Up until now we performed neural networks and deep learning tasks utilizing regular CPU's. Lately however, computational advantages of GPU's become widespread. This chapter dives in to the basics of GPU together with the Theano framework for deep learning.

GPU computing

When we use regular CPU computing packages for machine learning, such as Scikit-learn, the amount of parallelization is surprisingly limited because, by default, an algorithm utilizes only one core even when there are multiple cores available. In the chapter aboutClassification and Regression Trees (CART), we will see some advanced examples of speeding up Scikit-learn algorithms.

Unlike CPU, GPU units are designed to work in parallel from the ground up. Imagine projecting an image on a screen through a graphical card; it will come as no surprise that the GPU unit has to be able to process and project a lot of information (motion, color, and spatiality) at the same time. CPUs on the other hand are designed for sequential processing suitable for tasks where more control is needed, such as branching and checking. In contrast to the CPU, GPUs are composed of lots of cores that can handle thousands of tasks simultaneously. The GPU can outperform a CPU 100-fold at a lower cost. Another advantage is that modern GPUs are relatively cheap compared to state-of-the-art CPUs.

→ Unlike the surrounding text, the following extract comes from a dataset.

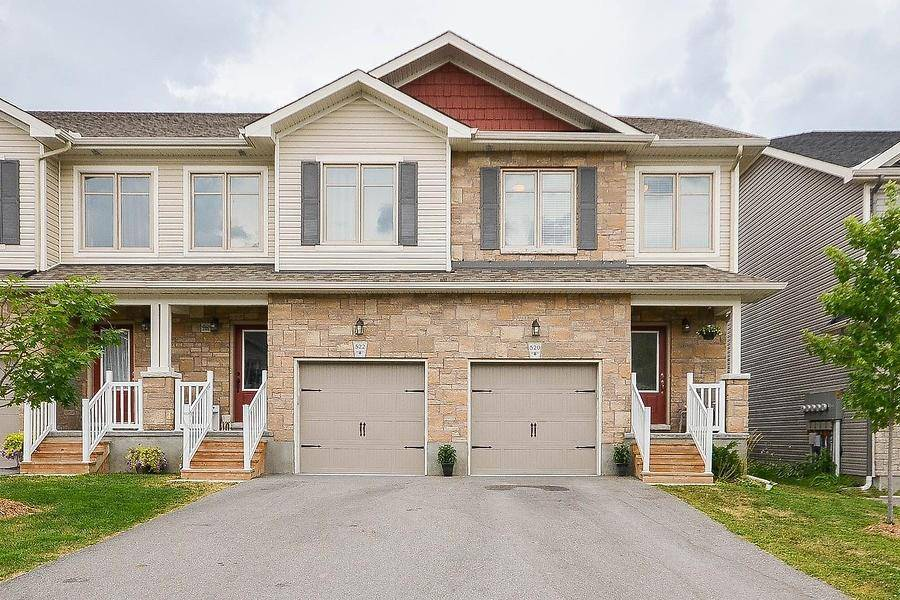 Townhouse for sale at 520 Stanley Brothers St Almonte Ontario - MLS: 1163471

So all this sounds great but remember that the GPU is only good at carrying out a certain type of task. A CPU consists of a few cores optimized for sequential serial processing while a GPU consists of thousands of smaller, more efficient cores designed to handle tasks simultaneously.

CPUs and GPUs have different architectures that make them better-suited to different tasks. There are still a lot of tasks such as checking, debugging, and switching that GPUs can't do effectively because of its architecture.

A simple way to understand the difference between a CPU and GPU is to compare how they process tasks. An analogy that is often made is that of the analytical and sequential left brain (CPU) and the holistic right brain (GPU). This is just an analogy and should not be taken too seriously.

GPU computing

See more at the following links:

· http://www.nvidia.com/object/what-is-gpu-computing.html#sthash.c4R7eJ3s.dpuf

· http://www.nvidia.com/object/what-is-gpu-computing.html#sthash.c4R7eJ3s.dpuf

In order to utilize the GPU for machine learning, a specific platform is required. Unfortunately, as of yet, there are no stable GPU computation platforms other than CUDA; this means that you must have an NVIDIA graphical card installed on your computer. GPU computing will NOT work without an NVIDIA card. Yes, I know that this is bad news for most Mac users out there. I really wish it were different but it is a limitation that we have to live with. There are other projects such as OpenCL that provide GPU computation for other GPU brands through initiatives such as BLAS (https://github.com/clMathLibraries/clBLAS), but they are under heavy development and are not fully optimized for deep learning applications in Python. Another limitation of OpenCL is that only AMD is actively involved so that it will be beneficial to AMD GPUs. There is no hope for a hardware-independent GPU application for machine learning in the following years (decade even!). However, check out the news and developments of the OpenCL project (https://www.khronos.org/opencl/). Considering the widespread media attention that this limitation of GPU accessibility might be quite underwhelming. Only NVIDIA seems to put their research efforts in developing GPU platforms, and it is highly unlikely to see any new serious developments in that field in the years to come.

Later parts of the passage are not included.